March 29, 2017 at 4:15 am

Some 64 per cent of Israelis are less willing to support a full withdrawal from the occupied West Bank as part of a settlement agreement to establish a Palestinian State, according to a new poll released yesterday by the Jerusalem Centre for Public Affairs. Israelis are currently more sceptical than ever that the Palestinians will take the steps necessary to strike a peace accord with the Jewish state.

The poll showed that only ten per cent of Israelis agree on handing over the Al-Aqsa Mosque to the Palestinian sovereignty, while 83 per cent oppose the proposal.

“Seventy-nine per cent say it is important to retain a unified Jerusalem under Israeli sovereignty, while 15 per cent say it is not important,” according to the poll results.

Read: 36% of non-religious Jews want to leave Israel

As 17 per cent of the Jewish population believe that Israel should agree to the establishment of a Palestinian state in all of the West Bank, 77 per cent said it should not.

On the confederation between a future Palestinian state and Jordan, 48 per cent favoured the idea, while 33 per cent were opposed.

In a major shift in the Israeli public opinion, the majority polled expressed reluctance to agree with the parameters put forward by former US President Bill Clinton during his last days in office.
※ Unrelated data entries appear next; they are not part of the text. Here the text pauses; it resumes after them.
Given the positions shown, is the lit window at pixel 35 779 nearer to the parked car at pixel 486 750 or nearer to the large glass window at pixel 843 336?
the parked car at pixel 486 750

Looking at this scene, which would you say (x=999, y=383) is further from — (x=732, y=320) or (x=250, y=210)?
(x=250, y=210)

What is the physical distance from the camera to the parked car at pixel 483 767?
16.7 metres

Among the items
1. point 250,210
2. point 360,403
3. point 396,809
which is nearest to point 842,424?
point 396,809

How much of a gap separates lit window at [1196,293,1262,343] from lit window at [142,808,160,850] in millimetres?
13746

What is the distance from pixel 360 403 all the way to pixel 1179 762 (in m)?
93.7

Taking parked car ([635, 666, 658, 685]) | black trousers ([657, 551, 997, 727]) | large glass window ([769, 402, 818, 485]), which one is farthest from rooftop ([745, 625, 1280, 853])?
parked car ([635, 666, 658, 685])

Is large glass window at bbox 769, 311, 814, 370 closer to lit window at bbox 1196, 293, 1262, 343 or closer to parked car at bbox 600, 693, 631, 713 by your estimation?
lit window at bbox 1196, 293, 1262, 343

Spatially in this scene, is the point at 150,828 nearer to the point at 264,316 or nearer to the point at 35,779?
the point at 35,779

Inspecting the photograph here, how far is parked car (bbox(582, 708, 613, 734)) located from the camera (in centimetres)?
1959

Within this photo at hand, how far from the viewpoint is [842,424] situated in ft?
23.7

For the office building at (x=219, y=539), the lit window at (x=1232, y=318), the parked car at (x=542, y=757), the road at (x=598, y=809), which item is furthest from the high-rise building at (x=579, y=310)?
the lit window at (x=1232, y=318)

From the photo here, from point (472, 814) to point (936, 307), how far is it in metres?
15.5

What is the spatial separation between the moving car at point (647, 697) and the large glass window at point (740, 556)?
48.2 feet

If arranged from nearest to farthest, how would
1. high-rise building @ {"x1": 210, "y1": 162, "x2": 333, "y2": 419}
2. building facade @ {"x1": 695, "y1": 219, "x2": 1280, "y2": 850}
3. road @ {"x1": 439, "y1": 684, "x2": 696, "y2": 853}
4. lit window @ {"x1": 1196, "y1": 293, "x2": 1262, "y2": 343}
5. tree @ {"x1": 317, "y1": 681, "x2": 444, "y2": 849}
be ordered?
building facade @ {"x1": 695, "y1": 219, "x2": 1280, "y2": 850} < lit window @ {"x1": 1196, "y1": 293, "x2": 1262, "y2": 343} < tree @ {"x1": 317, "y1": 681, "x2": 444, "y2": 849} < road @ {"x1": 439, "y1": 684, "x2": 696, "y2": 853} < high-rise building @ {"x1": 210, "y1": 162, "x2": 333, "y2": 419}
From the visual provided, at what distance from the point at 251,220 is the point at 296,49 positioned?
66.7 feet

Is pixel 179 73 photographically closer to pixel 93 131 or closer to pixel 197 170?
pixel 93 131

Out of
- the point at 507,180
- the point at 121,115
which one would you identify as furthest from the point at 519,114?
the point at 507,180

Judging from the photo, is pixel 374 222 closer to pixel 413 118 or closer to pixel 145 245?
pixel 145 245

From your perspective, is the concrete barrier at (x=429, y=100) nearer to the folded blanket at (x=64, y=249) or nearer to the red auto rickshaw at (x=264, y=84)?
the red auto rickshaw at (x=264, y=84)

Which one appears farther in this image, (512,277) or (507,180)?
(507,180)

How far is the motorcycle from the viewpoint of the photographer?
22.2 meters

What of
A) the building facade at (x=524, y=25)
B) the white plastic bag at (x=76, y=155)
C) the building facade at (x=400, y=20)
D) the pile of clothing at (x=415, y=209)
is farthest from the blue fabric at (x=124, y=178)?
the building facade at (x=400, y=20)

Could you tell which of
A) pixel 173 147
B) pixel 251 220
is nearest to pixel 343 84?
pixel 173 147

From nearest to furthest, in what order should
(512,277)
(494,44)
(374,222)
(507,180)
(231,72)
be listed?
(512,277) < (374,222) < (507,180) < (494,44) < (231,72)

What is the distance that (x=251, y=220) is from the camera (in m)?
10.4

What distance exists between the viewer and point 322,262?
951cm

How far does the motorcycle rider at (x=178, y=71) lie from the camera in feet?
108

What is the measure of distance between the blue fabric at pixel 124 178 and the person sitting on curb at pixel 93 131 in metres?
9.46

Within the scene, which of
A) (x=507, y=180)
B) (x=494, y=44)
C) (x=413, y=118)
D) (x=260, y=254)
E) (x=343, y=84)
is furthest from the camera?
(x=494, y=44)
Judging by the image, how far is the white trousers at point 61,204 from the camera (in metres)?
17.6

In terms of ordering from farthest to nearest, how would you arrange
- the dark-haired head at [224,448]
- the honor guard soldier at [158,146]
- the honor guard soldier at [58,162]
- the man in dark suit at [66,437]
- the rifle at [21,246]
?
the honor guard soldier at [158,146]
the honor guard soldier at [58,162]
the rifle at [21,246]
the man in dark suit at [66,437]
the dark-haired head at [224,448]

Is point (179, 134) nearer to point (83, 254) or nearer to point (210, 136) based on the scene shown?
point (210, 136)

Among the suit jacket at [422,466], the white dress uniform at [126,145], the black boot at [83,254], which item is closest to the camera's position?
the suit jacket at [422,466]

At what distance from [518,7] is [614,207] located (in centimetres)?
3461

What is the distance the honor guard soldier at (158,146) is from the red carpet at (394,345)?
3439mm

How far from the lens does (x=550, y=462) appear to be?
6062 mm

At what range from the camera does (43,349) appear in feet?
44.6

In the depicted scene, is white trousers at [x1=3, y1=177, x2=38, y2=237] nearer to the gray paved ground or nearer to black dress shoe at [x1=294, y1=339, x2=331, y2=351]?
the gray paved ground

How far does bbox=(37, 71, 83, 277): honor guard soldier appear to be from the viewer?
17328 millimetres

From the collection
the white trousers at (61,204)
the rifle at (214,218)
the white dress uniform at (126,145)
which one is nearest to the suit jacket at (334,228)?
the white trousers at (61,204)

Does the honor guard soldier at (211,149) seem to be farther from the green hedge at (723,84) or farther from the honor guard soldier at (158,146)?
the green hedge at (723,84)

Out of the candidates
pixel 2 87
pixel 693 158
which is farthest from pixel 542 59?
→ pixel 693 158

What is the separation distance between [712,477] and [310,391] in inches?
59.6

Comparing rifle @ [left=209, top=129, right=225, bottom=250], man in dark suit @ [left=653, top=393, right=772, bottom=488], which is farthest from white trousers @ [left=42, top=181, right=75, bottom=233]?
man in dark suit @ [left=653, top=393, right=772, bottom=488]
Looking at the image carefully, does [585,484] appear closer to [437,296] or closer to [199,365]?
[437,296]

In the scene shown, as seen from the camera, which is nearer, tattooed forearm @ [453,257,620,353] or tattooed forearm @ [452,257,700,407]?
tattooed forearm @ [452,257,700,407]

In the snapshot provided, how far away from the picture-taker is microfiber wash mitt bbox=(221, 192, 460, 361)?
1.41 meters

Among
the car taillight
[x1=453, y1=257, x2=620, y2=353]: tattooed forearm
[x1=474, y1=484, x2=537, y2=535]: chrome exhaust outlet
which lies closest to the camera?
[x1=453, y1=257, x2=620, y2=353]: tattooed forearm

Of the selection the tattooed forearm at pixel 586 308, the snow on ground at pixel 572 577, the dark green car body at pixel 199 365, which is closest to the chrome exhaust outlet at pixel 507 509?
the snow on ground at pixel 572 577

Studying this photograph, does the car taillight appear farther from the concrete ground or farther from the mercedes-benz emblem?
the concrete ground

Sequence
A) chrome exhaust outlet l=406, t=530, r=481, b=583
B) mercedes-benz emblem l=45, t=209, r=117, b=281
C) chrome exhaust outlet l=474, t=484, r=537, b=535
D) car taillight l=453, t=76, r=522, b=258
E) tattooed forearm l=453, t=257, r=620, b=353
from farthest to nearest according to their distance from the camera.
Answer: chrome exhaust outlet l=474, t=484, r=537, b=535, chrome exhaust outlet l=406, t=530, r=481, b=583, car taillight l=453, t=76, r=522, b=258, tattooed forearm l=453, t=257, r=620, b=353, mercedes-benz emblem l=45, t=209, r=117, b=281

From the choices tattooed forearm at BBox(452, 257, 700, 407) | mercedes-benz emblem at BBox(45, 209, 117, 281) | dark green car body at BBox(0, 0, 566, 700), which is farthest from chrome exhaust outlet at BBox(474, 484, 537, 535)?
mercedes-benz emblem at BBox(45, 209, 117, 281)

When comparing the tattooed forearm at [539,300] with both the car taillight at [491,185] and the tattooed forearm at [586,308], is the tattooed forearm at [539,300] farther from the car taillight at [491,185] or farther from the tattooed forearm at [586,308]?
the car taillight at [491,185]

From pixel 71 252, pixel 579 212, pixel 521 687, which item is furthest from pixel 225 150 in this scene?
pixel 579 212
Support for the parameters has dropped from 55 per cent in 2005 to 29 per cent today.

Right-wing politics

“There has been a gradual decrease of [Jewish] Israeli willingness to agree to a withdrawal from the West Bank as part of a peace agreement – from 60 per cent in 2005 to 36 per cent in 2017,” according to the results. “There has also been a decline in support for the Clinton Parameters from 55 per cent in 2005 to 29 per cent in 2017.”

Under those parameters, a demilitarised Palestinian state would be established in the West Bank, Jerusalem would be divided as the capital of both nations, and Al-Aqsa Mosque would fall under the sovereignty of Palestinian hands with Israel retaining control of the Western Wall.

Read: Israel’s occupation is ‘corrosive of human rights and democratic values’

In an interview with Quds Press yesterday, the Director-General of the Ministry of Tourism in the city of Jericho, Iyad Hamdan, said that the survey indicates the Jewish society’s extremism as well as an end to the establishment of a Palestinian state.

He added that the continuous delay in the settlement process from the Israeli side, the absence of Arab countries’ pressure and intervention, right-wing Israeli’s control over parliament, the continuation of the Israeli annexation activities of Palestinian-owned lands, and the  Judaisation of occupied Jerusalem, have led to the emergence of an extremist Jewish society.

“Israeli society will become more radical in the future and a stronger supporter of the Israeli right-wing.”

The survey was based on a sample of 521 Jewish Israeli adults. It has shown a reported maximum sampling error of 4.4 per cent.

According to a survey released in February, quoted by the Times of Israel, the majority of Jewish Israelis oppose plans, proposed by right-wing politicians, to annex large parts of the West Bank.